**To do**:
1 - In the MapR editions text below, what kinds of support does the commercial M5 version come with?
2 - Write out the part of the MapR editions text below from "M5 is the commercial" to "MapR Control System(MCS).".

**Document section**:
= = = = =
But there is more. MapR Technologies did a great play here: they created two editions. Keep reading.
This is the free version of the MapR, which you can use it for free, is ready for production, and its support is Community-based using the MapR answers portal (something seemed to the Stackoverflow site)and the Hadoop mailing lists.
M5 is the commercial version of the MapR distribution It has 24x7 support and email support, and the cost to implement a cluster depend of its size. It a subscription software offering which delivers the best of Hadoop and many more. Some of its features? Analyze carefully this list:
- For me, this is one of the definity key features of this Hadoop distribution. With Snapshots, any organization can do a great capacity planing in every process of the development, because with it, you can protect your cluster from human errors (the most common error today), applications errors; the kind of errors that you can’t solve with replication. This feature works in conjuction with Volumes, and can be performed using the MapR Control System(MCS).
= = = = =
**Dataset entries**:
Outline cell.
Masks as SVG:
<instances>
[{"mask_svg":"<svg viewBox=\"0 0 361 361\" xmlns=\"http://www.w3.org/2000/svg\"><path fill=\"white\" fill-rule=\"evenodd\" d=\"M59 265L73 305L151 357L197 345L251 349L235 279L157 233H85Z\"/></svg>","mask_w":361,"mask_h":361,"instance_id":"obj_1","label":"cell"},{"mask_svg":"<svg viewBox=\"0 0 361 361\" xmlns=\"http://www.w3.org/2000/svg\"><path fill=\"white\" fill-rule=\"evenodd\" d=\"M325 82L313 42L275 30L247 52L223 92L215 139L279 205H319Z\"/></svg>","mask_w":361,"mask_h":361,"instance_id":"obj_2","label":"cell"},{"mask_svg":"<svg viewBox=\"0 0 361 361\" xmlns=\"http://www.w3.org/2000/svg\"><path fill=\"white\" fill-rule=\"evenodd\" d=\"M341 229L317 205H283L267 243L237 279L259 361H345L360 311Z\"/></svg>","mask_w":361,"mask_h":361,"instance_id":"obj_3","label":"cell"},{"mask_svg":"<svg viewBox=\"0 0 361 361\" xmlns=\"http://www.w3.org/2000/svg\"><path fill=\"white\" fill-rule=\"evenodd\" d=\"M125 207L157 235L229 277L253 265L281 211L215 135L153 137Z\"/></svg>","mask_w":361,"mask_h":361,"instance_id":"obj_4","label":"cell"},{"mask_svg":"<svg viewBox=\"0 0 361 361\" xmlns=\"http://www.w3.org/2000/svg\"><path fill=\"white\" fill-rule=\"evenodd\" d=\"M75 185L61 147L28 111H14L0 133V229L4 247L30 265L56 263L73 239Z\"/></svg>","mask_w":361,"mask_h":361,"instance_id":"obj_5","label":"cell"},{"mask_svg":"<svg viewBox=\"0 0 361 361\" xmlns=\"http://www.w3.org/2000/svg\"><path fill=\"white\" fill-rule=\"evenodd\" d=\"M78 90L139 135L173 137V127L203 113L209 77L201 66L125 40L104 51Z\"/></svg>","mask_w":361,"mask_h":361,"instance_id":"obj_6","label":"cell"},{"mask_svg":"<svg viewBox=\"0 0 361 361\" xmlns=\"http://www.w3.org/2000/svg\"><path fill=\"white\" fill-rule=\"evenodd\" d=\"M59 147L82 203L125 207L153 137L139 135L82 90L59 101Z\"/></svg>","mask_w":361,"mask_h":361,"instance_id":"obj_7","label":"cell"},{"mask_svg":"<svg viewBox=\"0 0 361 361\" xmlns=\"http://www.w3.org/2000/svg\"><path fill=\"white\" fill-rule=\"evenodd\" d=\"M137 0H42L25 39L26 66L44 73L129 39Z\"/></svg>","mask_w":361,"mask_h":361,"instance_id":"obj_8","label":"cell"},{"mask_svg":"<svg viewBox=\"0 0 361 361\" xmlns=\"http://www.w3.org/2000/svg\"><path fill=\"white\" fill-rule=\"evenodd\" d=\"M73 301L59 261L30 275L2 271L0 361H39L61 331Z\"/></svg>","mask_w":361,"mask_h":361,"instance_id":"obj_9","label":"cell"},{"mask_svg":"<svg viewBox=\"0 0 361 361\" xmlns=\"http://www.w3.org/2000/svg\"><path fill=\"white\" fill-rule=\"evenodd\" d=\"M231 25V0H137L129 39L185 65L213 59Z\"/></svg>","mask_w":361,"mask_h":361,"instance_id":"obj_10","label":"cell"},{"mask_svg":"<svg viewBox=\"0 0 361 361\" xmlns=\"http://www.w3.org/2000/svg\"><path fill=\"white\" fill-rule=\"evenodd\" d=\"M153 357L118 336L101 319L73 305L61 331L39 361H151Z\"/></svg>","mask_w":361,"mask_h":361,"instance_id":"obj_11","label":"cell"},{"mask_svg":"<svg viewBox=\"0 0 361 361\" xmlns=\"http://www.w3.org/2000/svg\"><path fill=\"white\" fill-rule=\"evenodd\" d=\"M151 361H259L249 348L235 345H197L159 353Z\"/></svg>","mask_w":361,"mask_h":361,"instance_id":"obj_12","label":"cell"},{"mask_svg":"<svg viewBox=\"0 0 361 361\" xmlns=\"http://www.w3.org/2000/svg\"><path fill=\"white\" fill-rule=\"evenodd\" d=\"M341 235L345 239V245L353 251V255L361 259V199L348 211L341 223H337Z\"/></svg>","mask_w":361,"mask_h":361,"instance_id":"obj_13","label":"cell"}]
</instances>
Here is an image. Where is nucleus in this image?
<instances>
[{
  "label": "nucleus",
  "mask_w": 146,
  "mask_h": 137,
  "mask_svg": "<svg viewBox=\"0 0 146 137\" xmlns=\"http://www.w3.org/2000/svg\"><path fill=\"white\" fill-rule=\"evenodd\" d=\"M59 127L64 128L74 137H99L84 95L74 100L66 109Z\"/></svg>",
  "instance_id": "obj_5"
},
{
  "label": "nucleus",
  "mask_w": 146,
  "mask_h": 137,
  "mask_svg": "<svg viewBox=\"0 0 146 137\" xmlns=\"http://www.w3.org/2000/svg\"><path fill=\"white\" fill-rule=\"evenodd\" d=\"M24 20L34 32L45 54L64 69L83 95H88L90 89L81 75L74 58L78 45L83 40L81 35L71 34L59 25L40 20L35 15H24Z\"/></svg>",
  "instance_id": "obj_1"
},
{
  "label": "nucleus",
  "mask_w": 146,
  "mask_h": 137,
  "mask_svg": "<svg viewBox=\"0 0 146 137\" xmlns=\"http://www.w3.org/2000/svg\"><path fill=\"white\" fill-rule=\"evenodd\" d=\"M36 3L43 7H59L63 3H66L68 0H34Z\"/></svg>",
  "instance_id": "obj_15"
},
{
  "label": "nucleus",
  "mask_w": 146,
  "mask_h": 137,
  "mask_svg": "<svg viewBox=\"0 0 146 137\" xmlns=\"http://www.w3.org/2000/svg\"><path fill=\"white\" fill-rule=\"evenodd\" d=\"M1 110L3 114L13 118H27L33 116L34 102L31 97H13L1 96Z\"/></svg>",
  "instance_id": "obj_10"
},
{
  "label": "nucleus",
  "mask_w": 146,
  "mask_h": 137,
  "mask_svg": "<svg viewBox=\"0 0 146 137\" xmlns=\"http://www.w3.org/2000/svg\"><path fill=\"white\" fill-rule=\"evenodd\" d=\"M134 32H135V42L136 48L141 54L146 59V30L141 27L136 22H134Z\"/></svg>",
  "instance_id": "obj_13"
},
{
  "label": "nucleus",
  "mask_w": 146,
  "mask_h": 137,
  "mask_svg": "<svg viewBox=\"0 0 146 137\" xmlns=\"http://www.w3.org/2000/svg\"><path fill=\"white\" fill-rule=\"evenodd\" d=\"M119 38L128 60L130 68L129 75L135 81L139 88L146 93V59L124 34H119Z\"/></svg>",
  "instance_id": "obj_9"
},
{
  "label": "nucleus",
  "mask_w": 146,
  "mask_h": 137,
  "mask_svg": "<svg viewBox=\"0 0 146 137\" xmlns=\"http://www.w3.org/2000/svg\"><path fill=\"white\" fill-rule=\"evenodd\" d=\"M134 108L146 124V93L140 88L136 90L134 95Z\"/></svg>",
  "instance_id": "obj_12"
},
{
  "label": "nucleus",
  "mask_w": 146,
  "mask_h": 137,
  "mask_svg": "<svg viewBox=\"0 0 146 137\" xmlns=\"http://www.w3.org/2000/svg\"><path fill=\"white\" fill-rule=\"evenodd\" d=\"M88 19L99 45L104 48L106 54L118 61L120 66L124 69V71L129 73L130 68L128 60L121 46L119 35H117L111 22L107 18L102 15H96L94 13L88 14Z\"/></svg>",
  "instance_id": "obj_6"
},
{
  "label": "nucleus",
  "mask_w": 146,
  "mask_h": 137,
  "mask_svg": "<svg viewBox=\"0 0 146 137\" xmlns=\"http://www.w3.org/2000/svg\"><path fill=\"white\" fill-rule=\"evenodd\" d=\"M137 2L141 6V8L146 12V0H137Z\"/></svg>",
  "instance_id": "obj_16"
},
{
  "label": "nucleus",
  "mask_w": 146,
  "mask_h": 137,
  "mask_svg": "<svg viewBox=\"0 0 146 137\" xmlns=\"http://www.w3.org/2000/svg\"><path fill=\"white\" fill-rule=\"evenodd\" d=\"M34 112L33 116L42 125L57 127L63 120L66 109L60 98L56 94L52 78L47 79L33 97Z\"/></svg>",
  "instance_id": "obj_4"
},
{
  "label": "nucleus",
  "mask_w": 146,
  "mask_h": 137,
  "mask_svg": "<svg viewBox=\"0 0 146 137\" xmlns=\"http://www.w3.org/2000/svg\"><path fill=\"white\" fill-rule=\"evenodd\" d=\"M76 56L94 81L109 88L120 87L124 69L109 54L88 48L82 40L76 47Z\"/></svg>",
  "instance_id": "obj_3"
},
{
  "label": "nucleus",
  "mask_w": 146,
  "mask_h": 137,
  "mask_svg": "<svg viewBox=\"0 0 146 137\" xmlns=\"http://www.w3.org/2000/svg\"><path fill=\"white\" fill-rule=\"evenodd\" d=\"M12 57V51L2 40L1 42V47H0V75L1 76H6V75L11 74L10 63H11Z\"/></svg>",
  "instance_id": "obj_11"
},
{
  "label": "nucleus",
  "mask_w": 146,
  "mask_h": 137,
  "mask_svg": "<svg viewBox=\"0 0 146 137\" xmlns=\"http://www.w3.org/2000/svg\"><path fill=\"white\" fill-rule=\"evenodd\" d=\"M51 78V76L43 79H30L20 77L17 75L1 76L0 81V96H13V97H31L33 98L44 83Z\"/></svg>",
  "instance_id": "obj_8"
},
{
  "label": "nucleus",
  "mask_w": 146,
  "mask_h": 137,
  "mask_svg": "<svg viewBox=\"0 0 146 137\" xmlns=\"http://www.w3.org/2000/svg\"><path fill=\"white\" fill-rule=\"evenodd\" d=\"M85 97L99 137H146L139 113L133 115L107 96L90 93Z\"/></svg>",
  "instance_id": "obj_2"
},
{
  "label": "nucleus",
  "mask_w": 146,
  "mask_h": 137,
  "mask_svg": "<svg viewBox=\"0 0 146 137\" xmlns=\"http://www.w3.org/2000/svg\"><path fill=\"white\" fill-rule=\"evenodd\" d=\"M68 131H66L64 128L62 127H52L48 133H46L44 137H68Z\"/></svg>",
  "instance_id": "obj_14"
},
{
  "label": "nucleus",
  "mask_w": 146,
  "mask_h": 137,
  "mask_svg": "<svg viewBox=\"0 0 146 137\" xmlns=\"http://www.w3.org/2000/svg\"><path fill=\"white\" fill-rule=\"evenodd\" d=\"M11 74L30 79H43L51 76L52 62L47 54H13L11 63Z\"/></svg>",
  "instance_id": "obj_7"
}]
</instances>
= = = = =
**Expected answers**:
1 - 24x7 support and email support.

2 -
M5 is the commercial version of the MapR distribution It has 24x7 support and email support, and the cost to implement a cluster depend of its size. It a subscription software offering which delivers the best of Hadoop and many more. Some of its features? Analyze carefully this list:
- For me, this is one of the definity key features of this Hadoop distribution. With Snapshots, any organization can do a great capacity planing in every process of the development, because with it, you can protect your cluster from human errors (the most common error today), applications errors; the kind of errors that you can’t solve with replication. This feature works in conjuction with Volumes, and can be performed using the MapR Control System(MCS).